Characterization of Rigid Composite Polyester Foams Derived from Biomass

Abstract

The building industry is under increasing pressure to develop and use sustainable approaches and materials. Replacing products from crude oil by co-products from bio-refinery processing can have both positive economic and environmental features. Crude glycerol, the main co-product from biodiesel production, is produced in large quantity, but have few applications. Crude glycerol has potential to substitute pure glycerol in some of its applications, as for the synthesis of polymers. Polymeric foams are materials used in building industry for insulation purpose but are mainly petroleum-based. Cellulose filaments are materials derived from biomass which could be used as fillers to modify the properties of a polymer. In this study, rigid composite polyester foams from crude glycerol with cellulose filaments has been developed to be used as thermal insulators for building industry. The samples have been characterized at different polymerization stages and at different conditioning cycles. FTIR analysis confirmed that the final polymerization created new ester bonds between glycerol and citric acid, which it was supported by the increase of Tg. The compressive strength values were higher after final polymerization but were affected negatively at high humidity. The use of crude glycerol resulted to a more homogenous pore structure and higher porosity than pure glycerol. Again, thermal conductivity and stability tests showed that crude glycerol foams were more reliable than pure glycerol ones for their thermal properties.

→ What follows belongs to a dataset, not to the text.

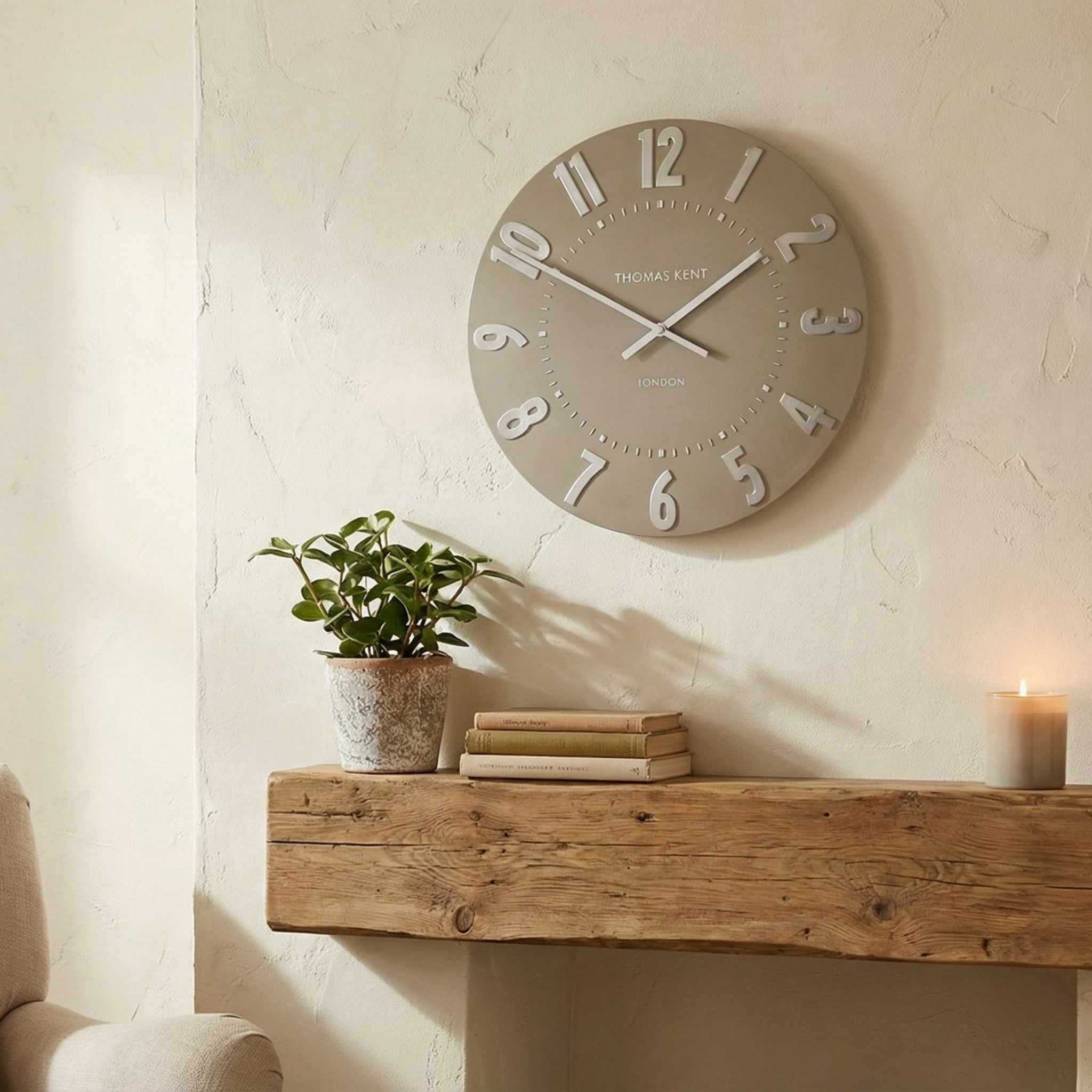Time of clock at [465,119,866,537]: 1:50
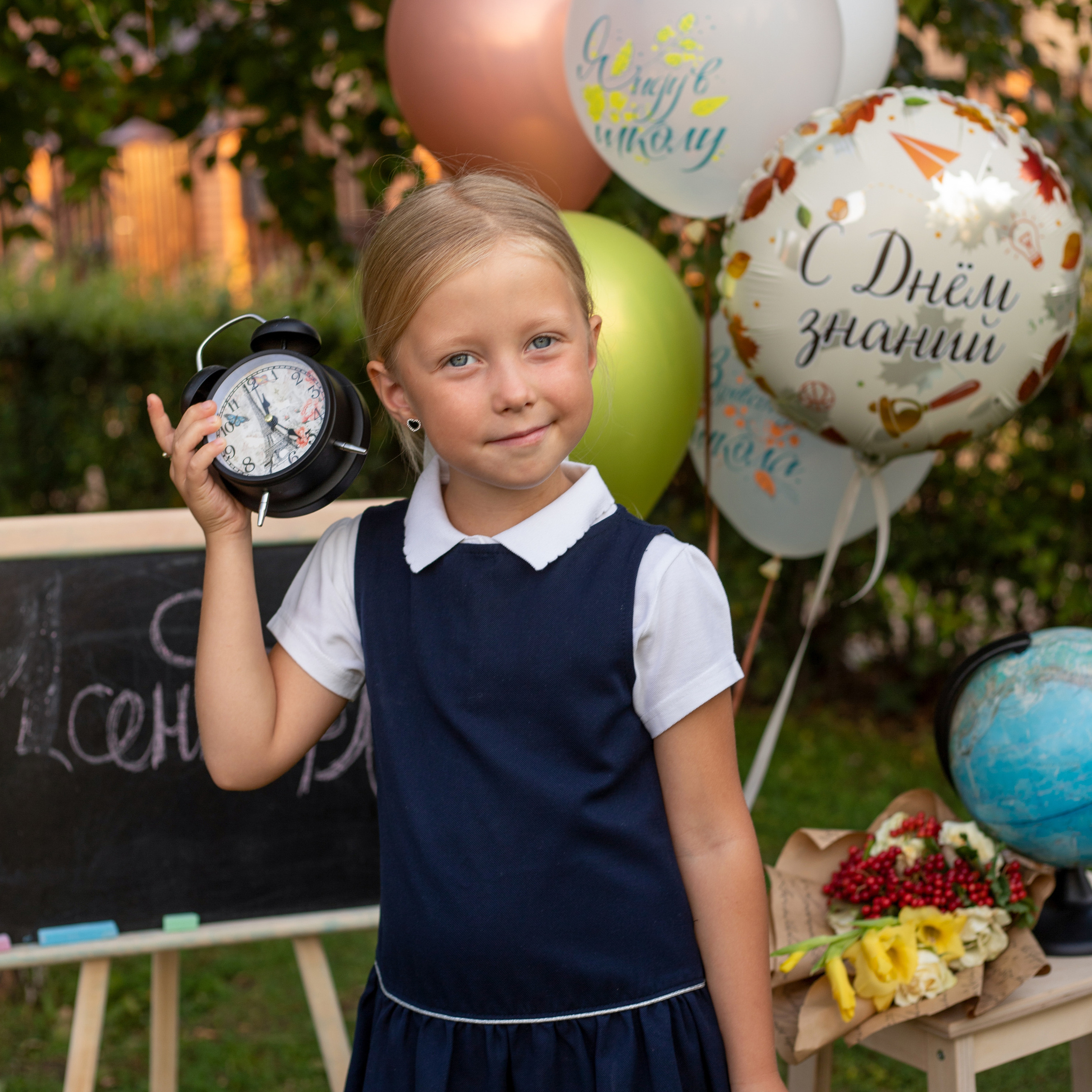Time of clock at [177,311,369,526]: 11:21
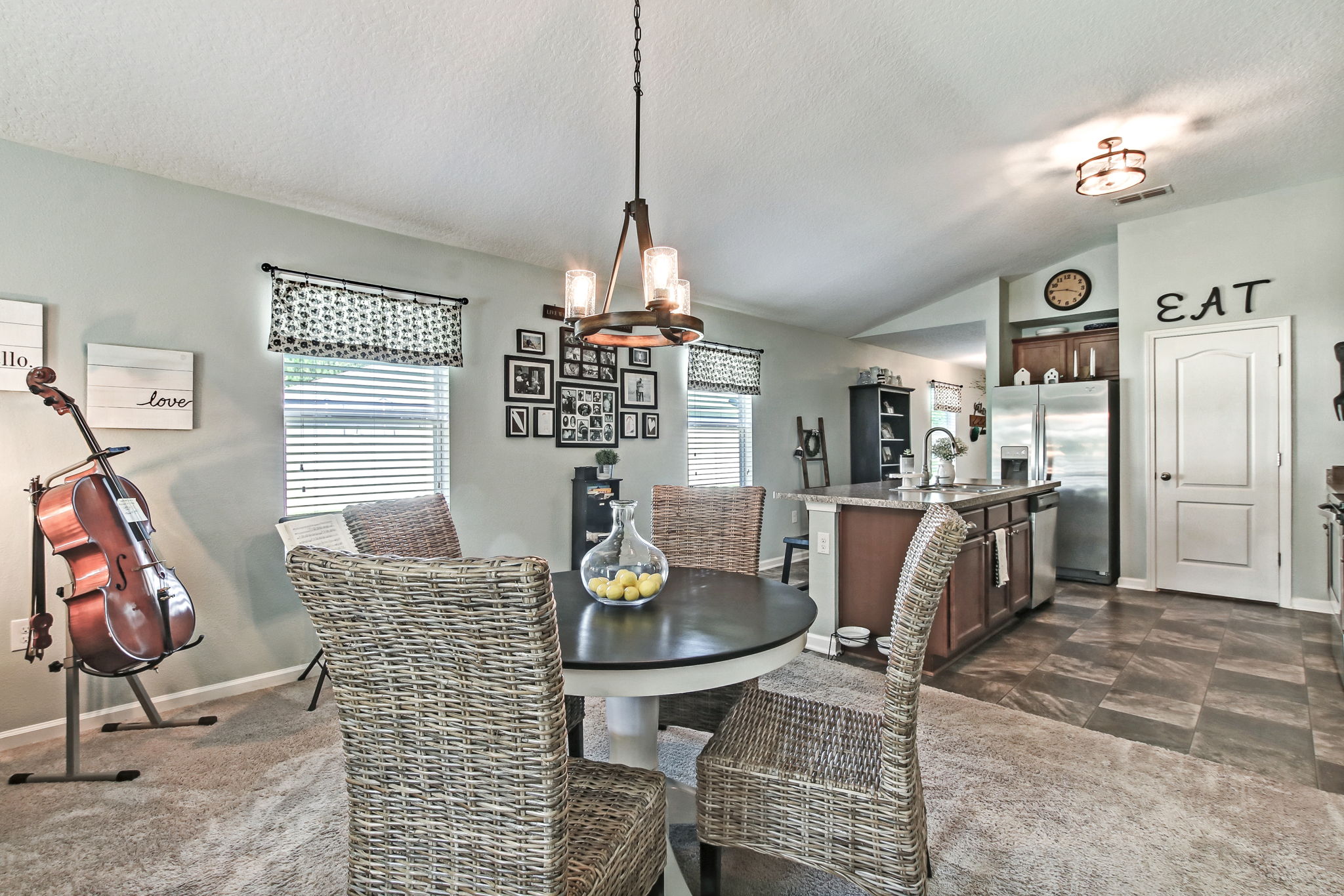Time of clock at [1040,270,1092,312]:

Then, the crude glycerol foams absorbed more water and had lower density than pure glycerol specimens. At last, the adding of cellulose filaments enhanced the stability of volumetric swelling by comparison with glass fibers. Overall, from the specific conditions and methods used in this study the crude glycerol could replace pure glycerol for development of polymer, and the cellulose filaments were better fillers than common ones, such as glass fibers.